Commercial Banks

- Article photo, courtesy of GLG
When you hear about banks, it’s most likely the commercial banks that come to mind. These institutions play a critical role in the global economy, offering a variety of essential financial services to individuals, corporations, and governments. But what exactly is a commercial bank, and how does it operate?
Defining Commercial Banks
A commercial bank is a financial institution that accepts deposits, offers checking account services, and makes various loans. Commercial banks are by far the largest type of depository institution, providing a range of services that we encounter in everyday life and business operations.
Commercial Banks in Numbers
As of mid-2007, there were 7,350 commercial banks in the United States. Interestingly, while less than 7% of these banks had total assets exceeding $1 billion, these large banks controlled over 85% of the total assets within the commercial banking sector. Some of the largest commercial banks in the U.S. by the end of 2005 included:
- Bank of America Corp. – $1,082.2 billion in assets
- J.P. Morgan Chase & Co. – $1,014.0 billion in assets
- Citigroup – $706.5 billion in assets
- Wachovia Corp. – $472.1 billion in assets
- Wells Fargo & Co. – $403.3 billion in assets
Services Offered by Commercial Banks
Commercial banks are versatile institutions that provide a broad range of services, typically categorized into three main groups:
Individual Banking
These services are tailored to consumers and include:
- Residential mortgage lending
- Credit card financing
- Student loans
- Personal investment services like brokerage and trust services
- Automobile and boat financing
Institutional Banking
These services cater to businesses and governments, such as:
- Commercial real estate financing
- Loans to corporations and government entities
- Leasing activities
Global Banking
In the international financial arena, commercial banks often compete with investment banks, offering services related to:
- Corporate financing and capital market products
- Underwriting securities and issuing letters of credit
- Financial advisory services on corporate restructuring and acquisitions
- Foreign exchange transactions
How Do Banks Fund Their Operations?
Commercial banks are highly leveraged institutions, meaning they fund their activities primarily through borrowed money, including customer deposits. The four main types of deposit accounts they offer include:
- Demand deposits (checking accounts): Withdrawable on demand with minimal interest.
- Savings deposits: Pay interest, often below market rates, without a fixed maturity.
- Time deposits (certificates of deposit or CDs): Have a fixed maturity and offer either fixed or floating interest rates.
- Money market demand accounts: Pay interest based on short-term interest rates.
In addition to deposits, banks also raise funds by borrowing in the money and bond markets, borrowing reserves in the federal funds market, and accessing the Federal Reserve’s discount window.

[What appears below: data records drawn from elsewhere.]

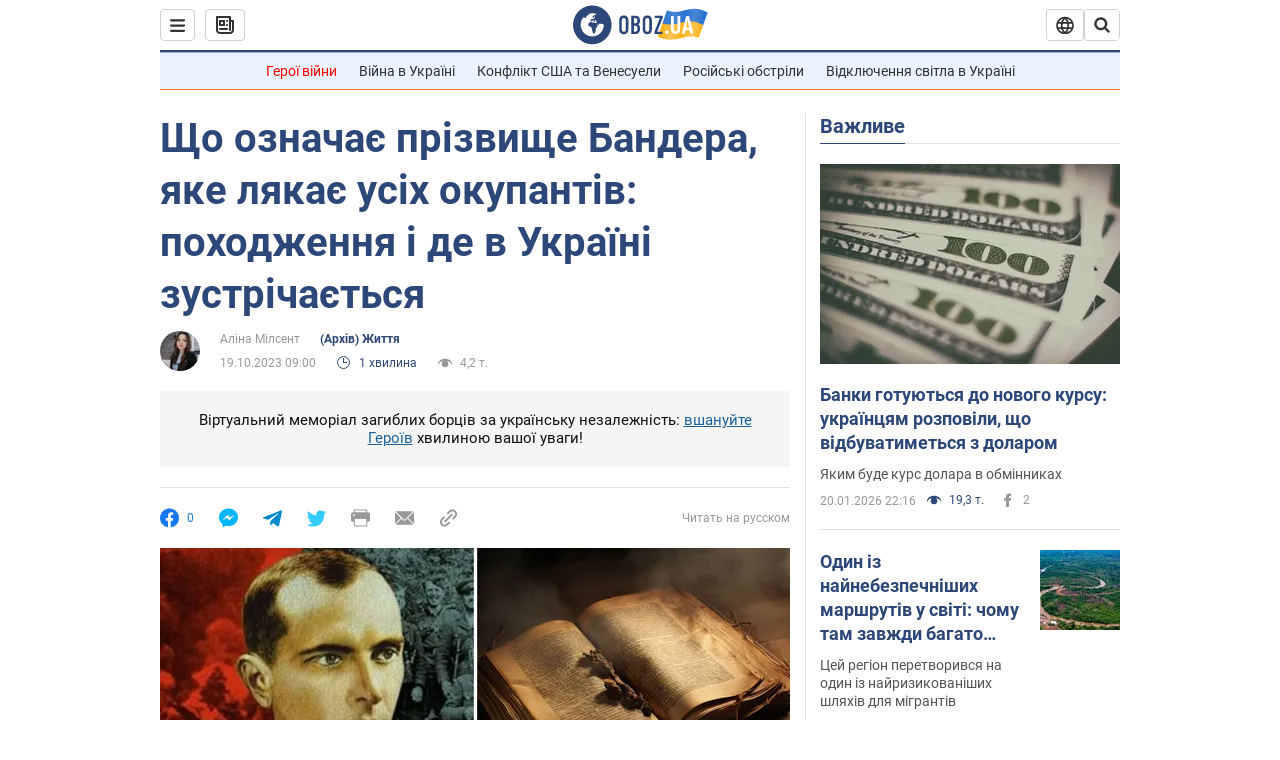

--- FILE ---
content_type: application/x-javascript; charset=utf-8
request_url: https://servicer.idealmedia.io/1418748/1?nocmp=1&sessionId=69707bfd-043af&sessionPage=1&sessionNumberWeek=1&sessionNumber=1&scale_metric_1=64.00&scale_metric_2=256.00&scale_metric_3=100.00&cbuster=176897945380095721035&pvid=8ed23cee-b664-4760-b2e7-b8e4c586bbe2&implVersion=11&lct=1763555100&mp4=1&ap=1&consentStrLen=0&wlid=7eda6890-fb81-4d54-8e57-d47af2410208&uniqId=102a6&niet=4g&nisd=false&evt=%5B%7B%22event%22%3A1%2C%22methods%22%3A%5B1%2C2%5D%7D%2C%7B%22event%22%3A2%2C%22methods%22%3A%5B1%2C2%5D%7D%5D&pv=5&jsv=es6&dpr=1&hashCommit=cbd500eb&apt=2023-10-19T09%3A00%3A00&tfre=3791&w=0&h=1&tl=150&tlp=1&sz=0x1&szp=1&szl=1&cxurl=https%3A%2F%2Fsoc.obozrevatel.com%2Fukr%2Fscho-oznachae-prizvische-bandera-yake-lyakae-usih-okupantiv-pohodzhennya-i-de-v-ukraini-zustrichaetsya.htm&ref=&lu=https%3A%2F%2Fsoc.obozrevatel.com%2Fukr%2Fscho-oznachae-prizvische-bandera-yake-lyakae-usih-okupantiv-pohodzhennya-i-de-v-ukraini-zustrichaetsya.htm
body_size: 903
content:
var _mgq=_mgq||[];
_mgq.push(["IdealmediaLoadGoods1418748_102a6",[
["champion.com.ua","11963754","1","Сабо назвав майбутню зірку київського Динамо","Екстренер Динамо та збірної України Йожеф Сабо вважає, що нападник \"біло-синіх\" Матвій Пономаренко зможе закріпитися в основному складі команди та має гарне майбутнє","0","","","","kr1LjNWotGdftlhXY4ZAxTiMqioEtcLeTxzTaCY6o35KLdfngGlto9qxGjRgYmxhJP9NESf5a0MfIieRFDqB_Kldt0JdlZKDYLbkLtP-Q-WiLQV-fChBQI08ED75vFVg",{"i":"https://s-img.idealmedia.io/n/11963754/45x45/423x0x1075x1075/aHR0cDovL2ltZ2hvc3RzLmNvbS90LzY4NzA0MS80OGQ1ODNmOWFmY2EyMGFlOThmM2FmYTM1MDA2ODIyYy5qcGVn.webp?v=1768979453-vdz4O4POOkGybXLbDbxlEahuAtnJAdPhBJgMc0MBAE4","l":"https://clck.idealmedia.io/pnews/11963754/i/1298901/pp/1/1?h=kr1LjNWotGdftlhXY4ZAxTiMqioEtcLeTxzTaCY6o35KLdfngGlto9qxGjRgYmxhJP9NESf5a0MfIieRFDqB_Kldt0JdlZKDYLbkLtP-Q-WiLQV-fChBQI08ED75vFVg&utm_campaign=obozrevatel.com&utm_source=obozrevatel.com&utm_medium=referral&rid=531ea676-f698-11f0-97da-d404e6f97680&tt=Direct&att=3&afrd=296&iv=11&ct=1&gdprApplies=0&muid=q0kRblSEiman&st=-300&mp4=1&h2=RGCnD2pppFaSHdacZpvmnoTb7XFiyzmF87A5iRFByjsgNjusZyjGo1rMnMT1hEiOhumDt6a8mN7o5CH77ZLjIg**","adc":[],"sdl":0,"dl":"","category":"Спорт","dbbr":0,"bbrt":0,"type":"e","media-type":"static","clicktrackers":[],"cta":"Читати далі","cdt":"","tri":"531eb6d3-f698-11f0-97da-d404e6f97680","crid":"11963754"}],],
{"awc":{},"dt":"desktop","ts":"","tt":"Direct","isBot":1,"h2":"RGCnD2pppFaSHdacZpvmnoTb7XFiyzmF87A5iRFByjsgNjusZyjGo1rMnMT1hEiOhumDt6a8mN7o5CH77ZLjIg**","ats":0,"rid":"531ea676-f698-11f0-97da-d404e6f97680","pvid":"8ed23cee-b664-4760-b2e7-b8e4c586bbe2","iv":11,"brid":32,"muidn":"q0kRblSEiman","dnt":2,"cv":2,"afrd":296,"consent":true,"adv_src_id":39175}]);
_mgqp();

Bank Reserves and the Federal Funds Market
Banks are required to maintain a percentage of their deposits in noninterest-bearing accounts at one of the 12 Federal Reserve Banks, known as required reserves. If a bank has excess reserves, it can lend them to other banks in the federal funds market at the federal funds rate. Alternatively, if a bank falls short of its required reserves, it can borrow from the Federal Reserve at the discount rate through the discount window facility, although this requires collateral.
Regulation of Commercial Banks
Due to the significant role that commercial banks play in financial markets, they are subject to heavy regulation. At the federal level, they are overseen by entities like the Federal Reserve Board, the Office of the Comptroller of the Currency, and the Federal Deposit Insurance Corporation (FDIC). Additionally, commercial banks in the U.S. are insured by the Bank Insurance Fund (BIF), which is managed by the FDIC.
One of the biggest concerns for regulators is the capital structure of banks. Commercial banks typically have low equity capital, often less than 8% of total assets. This highly leveraged position makes them vulnerable to insolvency risks. To mitigate this risk, regulators have imposed risk-based capital requirements, which are guided by international standards set by the Basel Committee on Banking Supervision.
In summary, commercial banks are the backbone of the modern financial system. Whether you’re applying for a loan, opening a savings account, or managing business finances, commercial banks offer a suite of services to meet the needs of both individuals and institutions. Their role in facilitating financial transactions, offering loans, and supporting economic growth cannot be overstated.